Miedo al tráfico y la producción de riesgos
Según relatos de familiares, el joven estaba consumiendo muchas drogas y se veía raro después de un tiempo. Más tarde, caracterizaron su extrañeza como un brote de locura. Un hermano mayor decía que la culpa era de la madre, que ella lo dejaba muy suelto. En las ocasiones en las que la estudiante en prácticas estuvo con él, el niño hablaba poco y se quejaba de los efectos de los medicamentos que estaba tomando. Decía que iba a dejar de tomarlos, porque lo dejaban lento, afectaban su rutina y la convivencia con los amigos. Sus amigos eran sus vecinos que, al igual que él, eran cercanos al tráfico local. Esa cercanía intranquilizó al equipo del CAPSi, que llegó a pensar en una internación, ya que el niño circulaba por la noche y decía que trabajaba con el tráfico. Loco, con advertencias de interrumpir la medicación y con las andanzas por la comunidad, ¿se estaría poniendo en riesgo? ¿Qué riesgos atravesaban la vida de ese niño? ¿Sería posible eludirlos sin recurrir a la institucionalización?
¿Riesgo de volverse loco? ¿Riesgo de muerte? ¿Riesgo de cometer crímenes? En ese punto, la historia de ese niño podría asemejarse a la situación de los niños del siglo XX, cuando se relacionaba la locura a un fallo moral y a la peligrosidad. Para estos niños, quedaba la vigilancia, el control y la intervención en la familia.
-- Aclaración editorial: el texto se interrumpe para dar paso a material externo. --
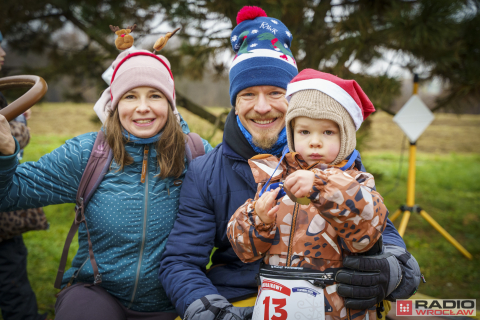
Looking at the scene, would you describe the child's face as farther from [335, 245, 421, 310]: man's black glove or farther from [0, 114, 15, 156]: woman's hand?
[0, 114, 15, 156]: woman's hand

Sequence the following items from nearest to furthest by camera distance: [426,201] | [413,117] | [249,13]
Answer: [249,13]
[413,117]
[426,201]

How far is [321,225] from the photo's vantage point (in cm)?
134

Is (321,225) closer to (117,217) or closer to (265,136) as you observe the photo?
(265,136)

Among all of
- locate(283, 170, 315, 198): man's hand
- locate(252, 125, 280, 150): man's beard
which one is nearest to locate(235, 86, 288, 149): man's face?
locate(252, 125, 280, 150): man's beard

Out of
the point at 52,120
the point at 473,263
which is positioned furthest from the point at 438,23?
the point at 52,120

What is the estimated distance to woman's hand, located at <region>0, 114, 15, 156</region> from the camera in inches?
60.2

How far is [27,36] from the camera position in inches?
186

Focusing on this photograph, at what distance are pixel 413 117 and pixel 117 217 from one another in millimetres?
3743

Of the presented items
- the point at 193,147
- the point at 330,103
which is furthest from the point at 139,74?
the point at 330,103

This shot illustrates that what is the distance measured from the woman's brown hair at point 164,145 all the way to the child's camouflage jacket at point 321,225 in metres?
0.59

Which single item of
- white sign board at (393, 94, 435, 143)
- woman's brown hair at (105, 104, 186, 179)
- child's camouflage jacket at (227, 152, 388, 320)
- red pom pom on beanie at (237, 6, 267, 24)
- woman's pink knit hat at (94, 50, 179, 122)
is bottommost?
child's camouflage jacket at (227, 152, 388, 320)

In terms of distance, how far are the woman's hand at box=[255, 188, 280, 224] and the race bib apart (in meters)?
0.25

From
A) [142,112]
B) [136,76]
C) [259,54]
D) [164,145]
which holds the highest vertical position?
[259,54]

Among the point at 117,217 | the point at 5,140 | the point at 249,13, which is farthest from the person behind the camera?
the point at 249,13
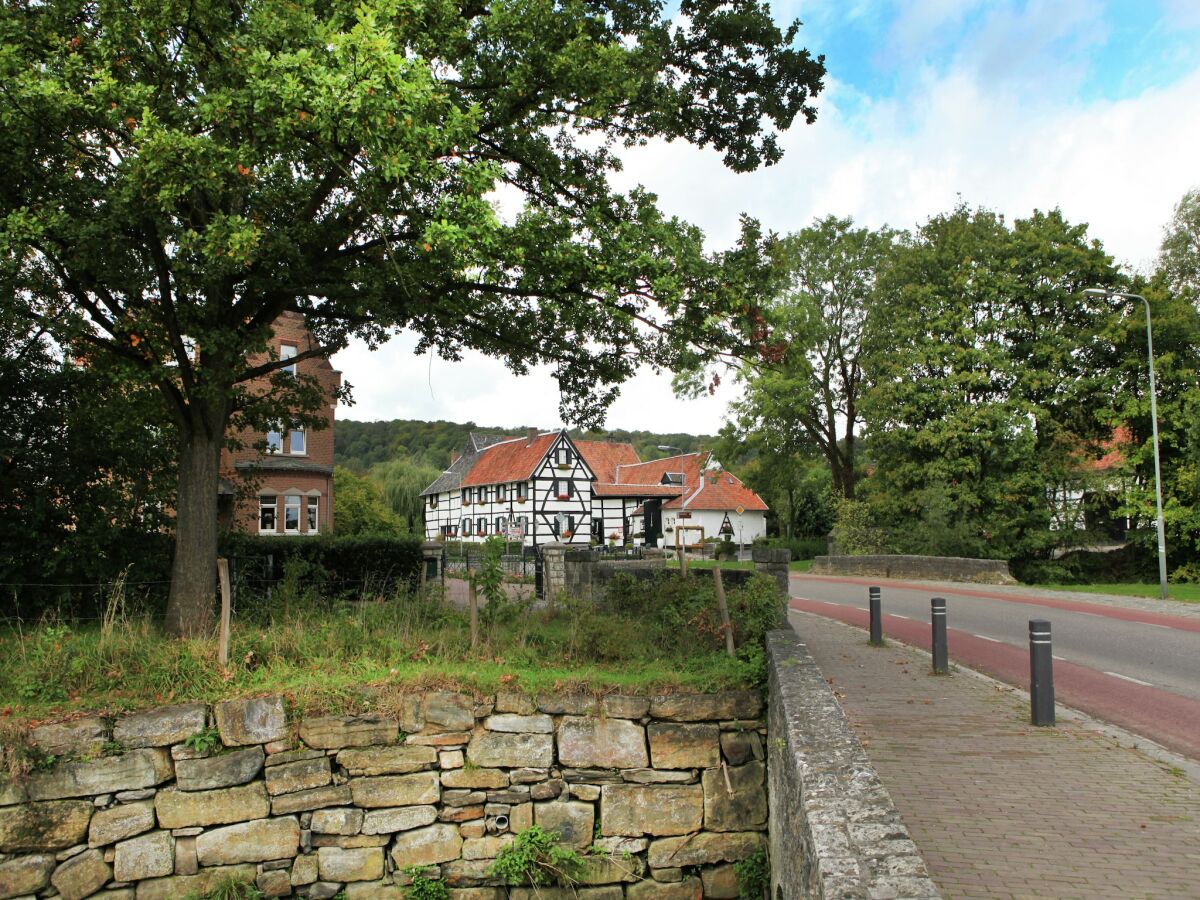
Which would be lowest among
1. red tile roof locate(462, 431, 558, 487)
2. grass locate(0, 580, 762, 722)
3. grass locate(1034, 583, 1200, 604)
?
grass locate(1034, 583, 1200, 604)

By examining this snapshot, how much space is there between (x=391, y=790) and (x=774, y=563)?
5.69 metres

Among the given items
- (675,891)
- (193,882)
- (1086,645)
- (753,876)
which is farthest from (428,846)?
(1086,645)

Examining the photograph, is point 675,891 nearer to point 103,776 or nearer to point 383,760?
point 383,760

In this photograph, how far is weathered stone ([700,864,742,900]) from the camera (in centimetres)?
690

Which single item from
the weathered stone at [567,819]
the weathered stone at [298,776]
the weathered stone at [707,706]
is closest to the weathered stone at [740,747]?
the weathered stone at [707,706]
Pero hoy, después del ECA y de la Reforma Psiquiátrica, ¿no deberíamos haber roto con ese pensamiento? ¿En qué medida nuestro modo de tratar a esos jóvenes locos, pobres y, muchas veces, negros se aleja o se asemeja a la práctica de tutela y control que queremos combatir? Vemos que, en los tiempos del Código de Menores, cuando se desarrollaban ciertas prácticas discursivas sobre niños y jóvenes pobres, al menor necesitado lo construían y lo remitían a una familia supuestamente desestructurada. El miedo a una futura delincuencia llevaba a esos jóvenes a instituciones que afirmaban el orden, vinculando la protección, en ese momento, a la idea de prevención. De esta manera, la protección a los niños y a los jóvenes pobres asume un patrón preventivo. Según esa perspectiva, “justicia y filantropía entienden que no basta castigar o retirar de la convivencia a aquellos que perturban el orden. Urge reformar la justicia y, principalmente, crear una justicia especial para los ‘menores’” (Coimbra; Silva; Ribeiro, 2002, p. 147). Es necesario intervenir sobre la familia e, inicialmente, la medicina higienista se propone modificar sus prácticas, consideradas malsanas. A través de la madre, se introducen las técnicas del cuidado del cuerpo, de la casa y, sobre todo, de los niños. Más que eso, se introduce en las familias pobres un “sentimiento de incapacidad de cuidar a los hijos, ya que se consideraba que sus modos de vida propiciaban el surgimiento de enfermedades, perversión y ociosidad” (Coimbra; Silva;Ribeiro, 2002 p. 147). Conforme a ese imperativo, emerge la idea de que, lejos de las familias, se podría cuidar mejor a esos niños. Con la llegada del ECA, se intenta romper esa lógica. De ese modo, ¿cómo nuestros discursos y estrategias han (des)favorecido ese combate en el presente?